Reputation: 45
If I use multiple elements from a tf.data.Dataset dataset to build the graph, and then evaluate the graph later, it seems the order the element from the Dataset is undefined. As an example, the following code snippet
import tensorflow as tf
dataset = tf.data.Dataset.range(5)
iterator = dataset.make_one_shot_iterator()
print 'build graph and then eval'
keep = []
for i in range(5):
keep.append(iterator.get_next())
with tf.Session() as sess:
keep_eval = sess.run(keep)
print keep_eval
print 'eval each element'
with tf.Session() as sess:
for i in range(5):
print sess.run(iterator.get_next()),
will result in output like:
build graph and then eval
[3 0 1 4 2]
eval each element
0 1 2 3 4
Also, each run will yield different "build graph and then eval". I would expect "build graph and then eval" to be ordered as well like "eval each element". Can anyone explain why this happens?
Upvotes: 1
Views: 1737
Reputation: 681
From the TensorFlow FAQs here
The individual ops have parallel implementations, using multiple cores in a CPU, or multiple threads in a GPU.
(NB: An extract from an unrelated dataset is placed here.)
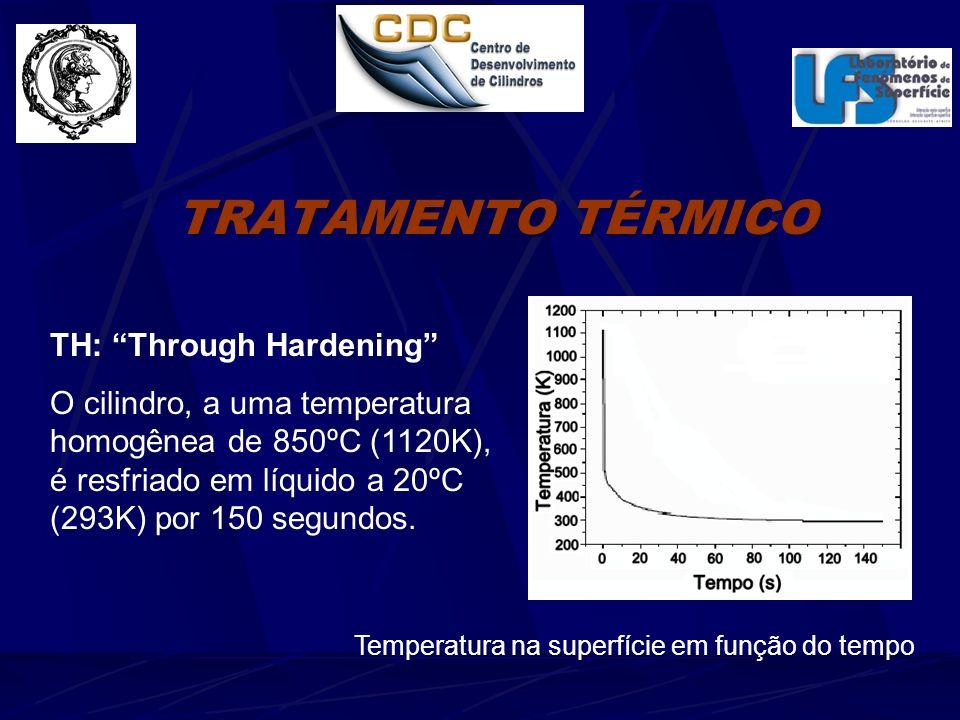 TRATAMENTO TÉRMICO TH: Through Hardening O cilindro, a uma temperatura homogênea de 850ºC (1120K), é resfriado em líquido a 20ºC (293K) por 150 segundos.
So your "build graph then eval" call runs in parallel for each element in the list, which is why the numbers are in random order, while the for loop forces one call to be run after another, so its serial. You can verify by timing both, the first one should be fast, the for loop will be slower.
Upvotes: 1
Reputation: 126184
The order of a tf.data.Dataset
is defined and deterministic (unless you add a non-deterministic Dataset.shuffle()
).
However, your two loops build different graphs, which accounts for the difference:
The "build graph and then eval" part creates a list of five iterator.get_next()
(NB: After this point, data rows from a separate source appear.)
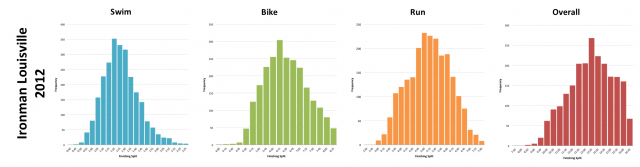 Ironman Louisville 2012: Distribution of athlete finishing times by discipline and overall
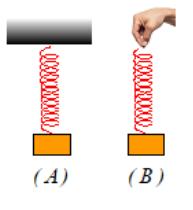 Διαγώνισμα Α' Τετρ στη Φυσική της Α' Λυκείου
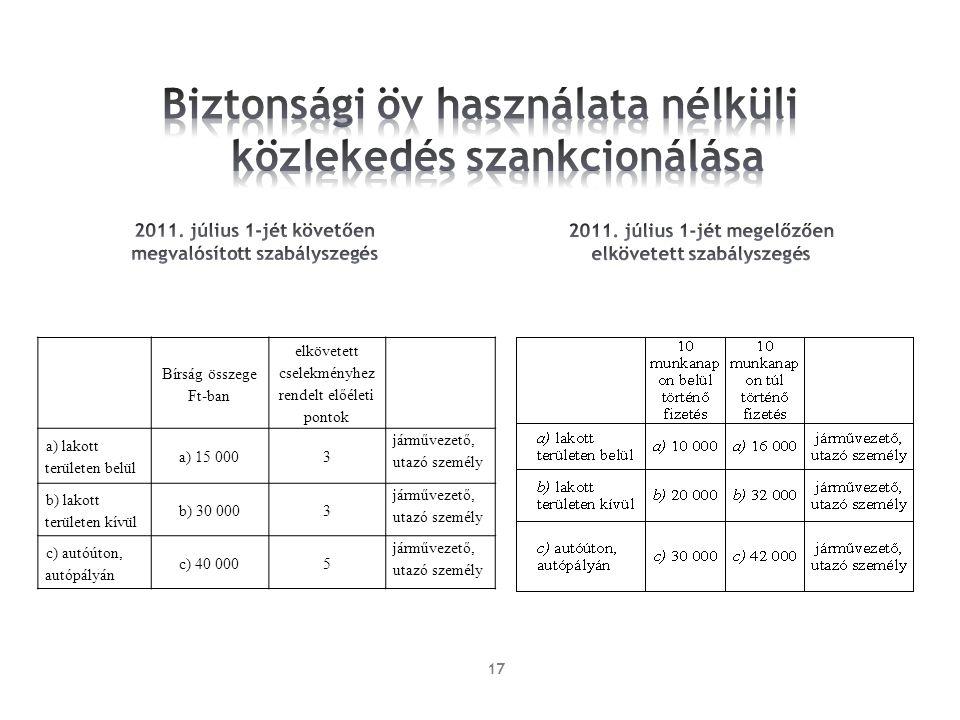 17 Bírság összege Ft-ban elkövetett cselekményhez rendelt előéleti pontok a) lakott területen belül a) 15 0003 járművezető, utazó személy b) lakott te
operations and runs the five operations in parallel. Because these operations run in parallel, they may produce results in different order.
The "eval each element" part also creates five iterator.get_next()
operations, but it runs them sequentially, so you always get the results in the expected order.
Note that we do not recommend calling iterator.get_next()
in a loop, because it creates a new operation on each call, which gets added to the graph, and consumes memory. Instead, when you loop over a Dataset
, try to use the following pattern:
dataset = tf.data.Dataset.range(5)
iterator = dataset.make_one_shot_iterator()
# Call `iterator.get_next()` once and use the result in each iteration.
next_element = iterator.get_next()
with tf.Session() as sess:
for i in range(5):
print sess.run(next_element)
Upvotes: 3